EXERCISE TASK -> According to the text about Mapondera's work, which two songs from Thomas Mapfumo's 2000 album "Chimurenga Explosion" instantly became hits?

TEXT ->

Rhodes University, Makhanda
‘I will make a plan” is the most common expression of hope punctuating the people’s daily discourse in the depressive environment, hence Mapondera’s title ‘Chirema Chine Mazano Chinotamba Chakadendama Madziro,’ a Shona figurative expression which captures the Zimbabwean people’s abilities to innovate or come up with alternative ways and immediate solutions in an otherwise heavily restrictive, if not disabling, political and socioeconomic environment of seemingly endless government-induced corruption and hyperinflation eclipsing that of nations at war. Those who bore witness to the hyperinflation in the beleaguered Weimar Republic or a collapsing Iraq thought they had seen it all. Out of shame, the Zimbabwe government has had no choice, but to censor the nation’s statisticians and economists from publicizing the figures to the world. The thinking behind being that it’s better to operate in a box, sealed away from the rest of the world. However, in this age of technological advancement, information still has a way of reaching the world. In making their own plans Zimbabweans have ceased to ask what their country can do for them. America’s John F. Kennedy would have acknowledged their example.
Kudzoka Kumba, 2019
In 2000 when the Chimurenga Music maestro Thomas Mapfumo released the ‘Chimurenga Explosion’ album, two songs on it instantly became hits – ‘Mamvemve’ and ‘Disaster’. In ‘Mamvemve’, Mukanya reminded Zimbabwe’s leadership that the country they fought hard for now resembles a worn-out and torn fabric. In the song, he encourages his wife ‘to throw the toddler on her back’ and leave for the diaspora. Almost two decades later, it is this state of a worn-out fabric, in this case a tent, that Mapondera employs to capture the state of Zimbabwe in Kudzoka Kumba, for the nation still hasn’t found a way out of its socio-economic doldrums. A closer look at the worn-out tent leaves one with a lot of questions. How can one knit together a piece of fabric in tatters? How can one fix a nation as battered as Zimbabwe? Is there a way out of this political malaise and socioeconomic quagmire? It is this situation which Mukanya sums in the other song – Disaster! However, the nation’s citizens have not completely given hope as is signified by the artist’s attempts to patch the tattered tent.

EXTRACTED DATA ->
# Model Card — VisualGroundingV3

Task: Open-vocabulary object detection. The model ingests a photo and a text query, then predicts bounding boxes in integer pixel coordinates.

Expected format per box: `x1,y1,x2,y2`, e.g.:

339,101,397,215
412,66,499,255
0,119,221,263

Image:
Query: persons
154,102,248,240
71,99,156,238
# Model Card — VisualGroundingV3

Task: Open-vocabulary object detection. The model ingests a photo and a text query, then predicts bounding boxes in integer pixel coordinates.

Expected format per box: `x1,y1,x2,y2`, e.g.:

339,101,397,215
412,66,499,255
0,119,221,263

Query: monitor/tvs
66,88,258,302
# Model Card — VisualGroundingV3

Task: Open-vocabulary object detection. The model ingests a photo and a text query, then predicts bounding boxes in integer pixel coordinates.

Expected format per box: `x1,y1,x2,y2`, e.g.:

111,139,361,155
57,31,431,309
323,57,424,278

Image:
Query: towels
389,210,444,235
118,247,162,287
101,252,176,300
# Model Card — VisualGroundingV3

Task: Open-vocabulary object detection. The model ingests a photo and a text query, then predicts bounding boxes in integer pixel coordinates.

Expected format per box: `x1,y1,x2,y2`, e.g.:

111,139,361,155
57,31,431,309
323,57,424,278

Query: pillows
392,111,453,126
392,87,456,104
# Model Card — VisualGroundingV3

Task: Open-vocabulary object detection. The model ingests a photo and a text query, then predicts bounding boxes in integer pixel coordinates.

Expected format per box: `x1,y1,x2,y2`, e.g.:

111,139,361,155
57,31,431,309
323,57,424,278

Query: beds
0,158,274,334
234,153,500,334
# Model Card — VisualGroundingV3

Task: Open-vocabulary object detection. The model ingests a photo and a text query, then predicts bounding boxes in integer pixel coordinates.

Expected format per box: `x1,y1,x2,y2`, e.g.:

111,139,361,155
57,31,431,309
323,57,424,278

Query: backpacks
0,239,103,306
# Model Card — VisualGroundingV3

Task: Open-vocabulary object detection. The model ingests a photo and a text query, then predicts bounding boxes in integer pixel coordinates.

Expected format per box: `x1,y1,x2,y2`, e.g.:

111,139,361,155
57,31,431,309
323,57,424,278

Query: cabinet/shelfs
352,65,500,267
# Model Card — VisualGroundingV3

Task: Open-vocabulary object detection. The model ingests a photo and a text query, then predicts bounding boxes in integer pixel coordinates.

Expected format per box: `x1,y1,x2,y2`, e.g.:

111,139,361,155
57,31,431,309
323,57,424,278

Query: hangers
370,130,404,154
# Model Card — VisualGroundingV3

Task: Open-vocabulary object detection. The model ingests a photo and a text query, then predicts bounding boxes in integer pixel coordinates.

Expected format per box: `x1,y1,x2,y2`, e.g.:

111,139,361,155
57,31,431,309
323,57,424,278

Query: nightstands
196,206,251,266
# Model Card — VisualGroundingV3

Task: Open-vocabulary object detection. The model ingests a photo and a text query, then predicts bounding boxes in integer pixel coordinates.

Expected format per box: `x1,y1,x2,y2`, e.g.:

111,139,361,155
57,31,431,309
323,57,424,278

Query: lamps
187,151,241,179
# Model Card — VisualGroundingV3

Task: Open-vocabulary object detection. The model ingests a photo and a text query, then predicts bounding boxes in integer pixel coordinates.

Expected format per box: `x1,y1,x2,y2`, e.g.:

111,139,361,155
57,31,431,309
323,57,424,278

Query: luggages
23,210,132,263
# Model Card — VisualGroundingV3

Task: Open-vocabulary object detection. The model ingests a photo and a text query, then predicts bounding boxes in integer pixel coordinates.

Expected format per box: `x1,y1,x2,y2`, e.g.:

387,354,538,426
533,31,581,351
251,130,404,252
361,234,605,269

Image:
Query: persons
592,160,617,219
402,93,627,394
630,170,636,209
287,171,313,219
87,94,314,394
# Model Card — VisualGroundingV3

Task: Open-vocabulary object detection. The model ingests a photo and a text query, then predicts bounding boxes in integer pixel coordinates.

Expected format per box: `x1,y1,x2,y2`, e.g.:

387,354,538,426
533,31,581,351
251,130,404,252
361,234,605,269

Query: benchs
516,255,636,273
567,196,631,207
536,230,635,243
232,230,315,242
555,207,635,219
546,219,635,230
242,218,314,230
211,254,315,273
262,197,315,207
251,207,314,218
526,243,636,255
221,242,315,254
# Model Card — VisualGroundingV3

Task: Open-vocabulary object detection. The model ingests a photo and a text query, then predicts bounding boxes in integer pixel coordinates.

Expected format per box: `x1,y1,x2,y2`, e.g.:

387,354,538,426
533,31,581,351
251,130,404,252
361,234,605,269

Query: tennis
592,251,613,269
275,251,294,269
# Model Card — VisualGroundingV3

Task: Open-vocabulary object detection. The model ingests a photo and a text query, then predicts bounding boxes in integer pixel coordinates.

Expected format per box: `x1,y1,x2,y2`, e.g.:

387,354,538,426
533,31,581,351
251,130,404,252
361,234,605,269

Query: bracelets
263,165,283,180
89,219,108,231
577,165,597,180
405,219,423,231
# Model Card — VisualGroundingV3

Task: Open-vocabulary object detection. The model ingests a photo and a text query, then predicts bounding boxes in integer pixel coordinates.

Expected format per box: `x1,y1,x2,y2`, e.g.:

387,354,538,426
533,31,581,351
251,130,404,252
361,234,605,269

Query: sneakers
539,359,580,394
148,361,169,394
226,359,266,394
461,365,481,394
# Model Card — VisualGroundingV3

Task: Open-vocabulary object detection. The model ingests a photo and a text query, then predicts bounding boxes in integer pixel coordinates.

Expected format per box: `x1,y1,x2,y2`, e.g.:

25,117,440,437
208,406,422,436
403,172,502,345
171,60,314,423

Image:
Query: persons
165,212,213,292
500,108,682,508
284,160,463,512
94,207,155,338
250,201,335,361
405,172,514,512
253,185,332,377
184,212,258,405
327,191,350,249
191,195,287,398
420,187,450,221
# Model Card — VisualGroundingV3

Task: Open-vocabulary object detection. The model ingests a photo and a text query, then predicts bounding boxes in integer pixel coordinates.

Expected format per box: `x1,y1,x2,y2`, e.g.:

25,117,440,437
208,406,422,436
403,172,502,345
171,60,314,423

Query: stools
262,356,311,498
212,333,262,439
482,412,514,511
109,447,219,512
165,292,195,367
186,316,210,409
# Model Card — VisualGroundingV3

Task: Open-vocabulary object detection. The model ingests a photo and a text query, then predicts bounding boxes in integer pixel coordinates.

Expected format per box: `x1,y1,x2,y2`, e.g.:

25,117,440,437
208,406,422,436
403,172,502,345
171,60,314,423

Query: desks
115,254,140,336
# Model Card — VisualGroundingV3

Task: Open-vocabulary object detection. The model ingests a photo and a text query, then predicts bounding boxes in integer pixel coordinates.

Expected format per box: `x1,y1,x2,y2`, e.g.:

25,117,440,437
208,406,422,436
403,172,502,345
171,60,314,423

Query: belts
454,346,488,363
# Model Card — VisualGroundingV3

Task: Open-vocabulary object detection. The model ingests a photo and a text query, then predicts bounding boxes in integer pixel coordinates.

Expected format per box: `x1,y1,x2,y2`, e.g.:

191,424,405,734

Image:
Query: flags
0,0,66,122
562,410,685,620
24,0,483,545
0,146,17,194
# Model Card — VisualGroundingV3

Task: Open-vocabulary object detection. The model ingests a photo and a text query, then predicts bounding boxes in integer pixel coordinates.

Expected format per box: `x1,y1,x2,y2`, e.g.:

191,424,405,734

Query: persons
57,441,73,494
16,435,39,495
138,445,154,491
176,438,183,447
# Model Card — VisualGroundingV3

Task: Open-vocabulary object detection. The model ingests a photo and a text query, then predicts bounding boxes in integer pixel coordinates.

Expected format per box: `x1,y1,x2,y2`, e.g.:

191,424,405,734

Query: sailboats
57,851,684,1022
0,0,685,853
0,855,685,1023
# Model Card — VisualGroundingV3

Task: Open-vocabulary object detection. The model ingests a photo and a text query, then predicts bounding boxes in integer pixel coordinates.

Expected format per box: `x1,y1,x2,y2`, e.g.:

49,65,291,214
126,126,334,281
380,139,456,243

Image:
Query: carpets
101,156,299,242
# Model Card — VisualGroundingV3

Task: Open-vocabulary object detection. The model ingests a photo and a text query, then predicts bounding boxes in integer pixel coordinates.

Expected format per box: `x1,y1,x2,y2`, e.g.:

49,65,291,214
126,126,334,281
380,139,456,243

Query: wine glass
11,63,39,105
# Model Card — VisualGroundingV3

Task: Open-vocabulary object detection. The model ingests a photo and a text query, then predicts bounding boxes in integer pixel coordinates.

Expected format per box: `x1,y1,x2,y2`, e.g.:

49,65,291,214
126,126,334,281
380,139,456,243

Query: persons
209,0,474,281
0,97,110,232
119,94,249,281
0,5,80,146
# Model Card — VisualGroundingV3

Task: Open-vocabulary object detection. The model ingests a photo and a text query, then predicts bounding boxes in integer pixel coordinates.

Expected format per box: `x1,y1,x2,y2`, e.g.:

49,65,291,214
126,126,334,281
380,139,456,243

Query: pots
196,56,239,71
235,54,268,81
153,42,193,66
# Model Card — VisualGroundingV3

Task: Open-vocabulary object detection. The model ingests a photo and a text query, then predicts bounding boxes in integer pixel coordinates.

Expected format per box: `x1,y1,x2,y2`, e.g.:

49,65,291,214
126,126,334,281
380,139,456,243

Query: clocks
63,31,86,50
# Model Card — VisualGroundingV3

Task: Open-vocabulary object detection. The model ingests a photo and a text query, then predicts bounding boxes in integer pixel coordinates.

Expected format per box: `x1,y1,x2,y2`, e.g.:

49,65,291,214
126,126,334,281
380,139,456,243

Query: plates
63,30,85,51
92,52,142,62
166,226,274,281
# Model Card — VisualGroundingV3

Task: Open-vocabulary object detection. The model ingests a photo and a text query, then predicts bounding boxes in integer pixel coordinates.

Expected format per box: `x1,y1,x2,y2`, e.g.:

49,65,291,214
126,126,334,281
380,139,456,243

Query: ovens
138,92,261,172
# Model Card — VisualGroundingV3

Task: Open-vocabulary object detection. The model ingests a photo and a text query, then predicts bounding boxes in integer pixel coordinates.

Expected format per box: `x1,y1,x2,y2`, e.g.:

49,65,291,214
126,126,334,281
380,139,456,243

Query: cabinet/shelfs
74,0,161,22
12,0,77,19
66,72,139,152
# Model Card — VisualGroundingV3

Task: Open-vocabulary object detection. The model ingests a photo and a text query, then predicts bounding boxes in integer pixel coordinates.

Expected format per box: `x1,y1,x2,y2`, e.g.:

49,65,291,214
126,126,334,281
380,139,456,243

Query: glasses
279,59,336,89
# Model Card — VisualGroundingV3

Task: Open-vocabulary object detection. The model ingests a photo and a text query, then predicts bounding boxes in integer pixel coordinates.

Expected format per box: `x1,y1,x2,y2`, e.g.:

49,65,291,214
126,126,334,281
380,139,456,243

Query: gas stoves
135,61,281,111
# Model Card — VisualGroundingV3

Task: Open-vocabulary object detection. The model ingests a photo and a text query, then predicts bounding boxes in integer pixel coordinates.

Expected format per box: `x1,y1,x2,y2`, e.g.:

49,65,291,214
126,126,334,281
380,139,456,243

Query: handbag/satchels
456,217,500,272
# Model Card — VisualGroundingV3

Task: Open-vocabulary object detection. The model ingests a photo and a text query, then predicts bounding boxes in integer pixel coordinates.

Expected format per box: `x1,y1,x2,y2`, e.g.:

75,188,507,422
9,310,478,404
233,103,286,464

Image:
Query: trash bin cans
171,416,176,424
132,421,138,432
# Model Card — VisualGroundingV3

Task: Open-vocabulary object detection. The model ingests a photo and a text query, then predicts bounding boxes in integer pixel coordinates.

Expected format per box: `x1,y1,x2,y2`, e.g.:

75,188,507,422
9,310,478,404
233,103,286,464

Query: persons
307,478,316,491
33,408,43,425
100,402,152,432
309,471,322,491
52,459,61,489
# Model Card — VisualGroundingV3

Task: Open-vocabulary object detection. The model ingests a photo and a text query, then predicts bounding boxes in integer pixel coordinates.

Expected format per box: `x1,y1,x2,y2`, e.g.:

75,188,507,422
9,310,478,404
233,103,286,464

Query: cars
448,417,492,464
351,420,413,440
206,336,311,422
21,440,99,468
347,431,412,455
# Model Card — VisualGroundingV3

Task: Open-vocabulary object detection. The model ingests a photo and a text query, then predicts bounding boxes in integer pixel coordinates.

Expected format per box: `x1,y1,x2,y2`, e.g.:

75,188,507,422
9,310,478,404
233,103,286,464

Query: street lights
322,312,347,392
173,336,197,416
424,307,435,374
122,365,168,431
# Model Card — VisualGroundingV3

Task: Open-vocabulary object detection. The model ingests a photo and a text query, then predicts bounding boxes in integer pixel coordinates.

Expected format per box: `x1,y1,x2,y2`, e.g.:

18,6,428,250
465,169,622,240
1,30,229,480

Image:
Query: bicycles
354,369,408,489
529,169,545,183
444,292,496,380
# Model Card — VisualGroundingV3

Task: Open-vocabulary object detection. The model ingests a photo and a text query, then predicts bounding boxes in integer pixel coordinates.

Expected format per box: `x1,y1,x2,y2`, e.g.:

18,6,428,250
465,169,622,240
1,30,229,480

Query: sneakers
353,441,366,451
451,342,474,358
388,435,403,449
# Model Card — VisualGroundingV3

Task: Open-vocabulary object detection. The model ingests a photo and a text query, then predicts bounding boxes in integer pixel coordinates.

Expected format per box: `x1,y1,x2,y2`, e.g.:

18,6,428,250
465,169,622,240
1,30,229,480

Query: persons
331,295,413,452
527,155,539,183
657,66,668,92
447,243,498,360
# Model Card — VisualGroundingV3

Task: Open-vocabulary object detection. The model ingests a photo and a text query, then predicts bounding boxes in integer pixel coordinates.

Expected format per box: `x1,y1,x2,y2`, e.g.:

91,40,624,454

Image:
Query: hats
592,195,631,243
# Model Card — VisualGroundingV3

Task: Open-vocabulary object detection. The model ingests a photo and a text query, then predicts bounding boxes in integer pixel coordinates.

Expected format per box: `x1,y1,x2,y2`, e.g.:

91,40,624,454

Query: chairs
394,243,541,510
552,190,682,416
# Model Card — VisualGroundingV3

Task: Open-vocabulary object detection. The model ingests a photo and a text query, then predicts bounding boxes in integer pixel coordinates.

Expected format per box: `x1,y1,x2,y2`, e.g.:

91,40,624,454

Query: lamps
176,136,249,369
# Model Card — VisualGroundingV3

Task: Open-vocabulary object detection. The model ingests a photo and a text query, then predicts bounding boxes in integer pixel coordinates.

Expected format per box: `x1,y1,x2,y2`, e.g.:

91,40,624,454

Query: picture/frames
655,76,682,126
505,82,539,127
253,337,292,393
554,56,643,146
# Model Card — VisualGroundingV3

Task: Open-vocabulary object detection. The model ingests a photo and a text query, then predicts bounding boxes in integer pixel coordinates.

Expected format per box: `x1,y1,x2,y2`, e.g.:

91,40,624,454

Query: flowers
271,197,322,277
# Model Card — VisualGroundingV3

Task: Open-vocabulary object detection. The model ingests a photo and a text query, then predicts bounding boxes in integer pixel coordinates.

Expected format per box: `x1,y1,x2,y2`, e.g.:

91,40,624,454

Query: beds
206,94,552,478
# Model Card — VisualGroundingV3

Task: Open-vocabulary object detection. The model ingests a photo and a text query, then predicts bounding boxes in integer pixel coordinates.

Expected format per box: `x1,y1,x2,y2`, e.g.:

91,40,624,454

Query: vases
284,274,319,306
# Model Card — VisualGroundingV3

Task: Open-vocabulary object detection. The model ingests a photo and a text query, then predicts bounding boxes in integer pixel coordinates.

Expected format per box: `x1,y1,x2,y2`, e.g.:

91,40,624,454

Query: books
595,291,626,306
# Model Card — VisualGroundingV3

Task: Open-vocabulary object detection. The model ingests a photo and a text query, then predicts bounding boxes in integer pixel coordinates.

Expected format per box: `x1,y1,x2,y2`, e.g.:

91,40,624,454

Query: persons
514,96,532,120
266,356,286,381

THE OUTPUT -> "Mamvemve" and "Disaster."